Cuanto mayor es la incertidumbre de la época, más situaciones surgen que no pueden resolverse únicamente con manuales. Lo que marca la diferencia entre empresas es contar con personas capaces de comprender el contexto de cada cliente, ordenar cuestiones complejas y construir confianza de forma constante. Solo con eficiencia de corto plazo no se puede crear una organización que siga siendo elegida a lo largo del tiempo.
Qué incluye la inversión en capital humano
Invertir en las personas no significa únicamente aumentar el presupuesto de capacitación. También implica definir con claridad los roles, ofrecer oportunidades de desafío, crear entornos donde se pueda aprender de los errores y mantener un diálogo adecuado.

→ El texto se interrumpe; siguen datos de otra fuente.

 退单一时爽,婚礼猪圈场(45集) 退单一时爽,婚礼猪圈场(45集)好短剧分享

Lo necesario es un diseño en el que el crecimiento individual y el crecimiento de la empresa avancen en la misma dirección.

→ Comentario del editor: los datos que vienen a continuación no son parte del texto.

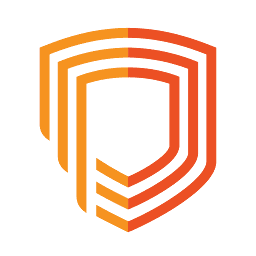 Logo Prisidio, Inc.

La conexión con la cultura
La inversión en capital humano no se sostiene solo con sistemas. Requiere que la sinceridad, la perspectiva de largo plazo y la disposición a seguir aprendiendo estén arraigadas en la cultura organizacional. Si la cultura sigue siendo débil y solo aumentan las medidas, las personas no pueden crecer con tranquilidad.
El desafío de INA
Queremos ser una empresa que no utilice a las personas para expandir el negocio, sino una en la que el negocio crezca como resultado de ampliar el potencial de cada persona. Creemos que no posponer la inversión en las personas termina siendo, en última instancia, la decisión de gestión más sólida.